By providing a platform for the female voice in Russian
autobiography, the editors aim not only to throw light into
the murky corners of female experience, but also to counter
a more far-reaching injustice: the indifference of Russian
literary history even to those women who successfully
struggled to be heard.

In total, 11 fragments have been extracted from obscurity.
In their introduction, the editors stress that the texts
owe their existence to the revolutionary pressures that had
been building steadily throughout the 19th century,
challenging social norms and widening traditional female
roles. The writers also owe a substantial debt to the
"Great Reforms" of Alexander II, which prompted a
burgeoning public debate of "The Woman Question". This was
as close as Russia ever came, it seems, to a grand era of
progressive liberalism.

Not that the women themselves noticed. The collection opens
with its most pessimistic and poignant extract, a piece by
a writer of gentry origin named Nadezhda Sokhanskaia, whose
star rose moderately in the 1850s. On returning from the
Kharkov Institute for girls in St. Petersburg to her
mother's small estate in the Ukraine, she is struck by the
barrenness of the physical and emotional landscape: "To my
right - steppe; to my left - steppe; staring me in the face
- steppe; and beyond the steppe - steppe."

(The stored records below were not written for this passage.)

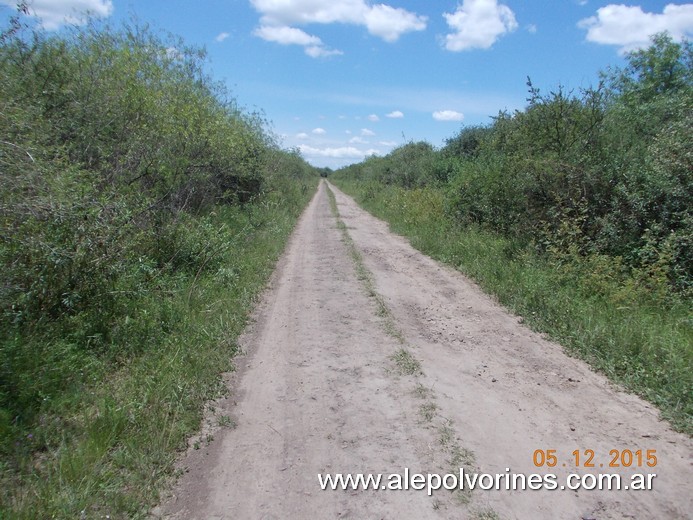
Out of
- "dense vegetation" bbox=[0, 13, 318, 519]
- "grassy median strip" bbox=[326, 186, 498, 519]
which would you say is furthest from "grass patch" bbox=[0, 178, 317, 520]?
"grassy median strip" bbox=[326, 186, 498, 519]

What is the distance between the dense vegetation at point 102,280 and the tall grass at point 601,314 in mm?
4192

Only the aphoristic vigour of Sokhanskaia's style offsets
the underlying hopelessness of her account, a feeling that
she must have shared with so many others of her sex who
faced the same constraints, though silently: "The soul
struggles," she concludes, "But it weakens in a futile
burst of emotion. It strains feebly, like a flower in the
shade, and soon wilts, its buds unopened, its feelings
untapped, its strength untried. And time will pass, and
soon, no matter what you do, it will be too late!"

Next comes the above-mentioned Aleksandra Kobiakova, who
wisely dumped her unsupportive suitor and, after a
monumental effort spanning decades, managed to get her tale
of merchant life published. It was instantly successful. "I
wrote 'The Podoshvin Family' to serve the class from which
I came," she notes, "I wanted to describe the consequences
of a despotic and senseless upbringing that unfortunately
defeats even the best of intentions."

Surprisingly, the most gripping autobiographies come not
from writers, but from women who attended the St.
Petersburg Medical Surgical academy, which ran pioneering
courses for female doctors from 1872-1887. In "House Calls:
A day in the Practice of a Duma Woman Doctor in St.
Petersburg," Ekaterina Slanskaia describes the unbelievable
squalor of the city's slums where the vast majority of the
population lived in ignorance, superstition and filth: "As
the woman lifts the curtain and begins to unswaddle the
child," writes Slanskaia of one visit, "I see blackish dots
jumping on the dirty diapers, the pillow, the little shirt,
and the child's tiny, bare legs and arms. I look closer and
see that they are bedbugs ... Everything, absolutely
everything is crawling with bedbugs."

The quality of the material varies as widely as the
objectives of the authors, some of whom wrote only for
their immediate family. Social restrictions are reflected
in the repetitiveness and uniformity of the subject matter,
particularly in the case of the aristocratic women whose
leaden accounts dwell on favourite nannies and French
lessons. This isn't helped by a rather dusty, scholarly
introduction.

But these flaws are eclipsed by the emotional power evident
in many of the autobiographies and the occasional flashes
of brilliance. And even though these texts have lain
dormant for so long, the vivid, damning portrait of the
society that emerges has lost none of its relevance.
Contemporary Russia is still the same trammelled,
aggressive patriarchy, a place where feminism is viewed as
an alien, western fad. Despite the upheavals and
revolutions of a century, through the prism of female
experience, everything looks appallingly the same.